Determine cuántas líneas del material contienen la palabra "tree". Indique únicamente el número.

▶ [MATERIAL DEL EJERCICIO]:
○ ○ ○ ○

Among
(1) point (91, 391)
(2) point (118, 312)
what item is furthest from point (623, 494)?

○ ○ ○ ○

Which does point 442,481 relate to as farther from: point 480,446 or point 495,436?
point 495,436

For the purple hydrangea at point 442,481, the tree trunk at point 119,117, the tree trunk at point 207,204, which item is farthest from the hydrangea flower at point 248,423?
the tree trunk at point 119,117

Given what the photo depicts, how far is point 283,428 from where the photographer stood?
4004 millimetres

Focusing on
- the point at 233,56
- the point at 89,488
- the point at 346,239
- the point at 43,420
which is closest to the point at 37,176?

○ ○ ○ ○

▶ [RESPUESTA ESCRITA]: 2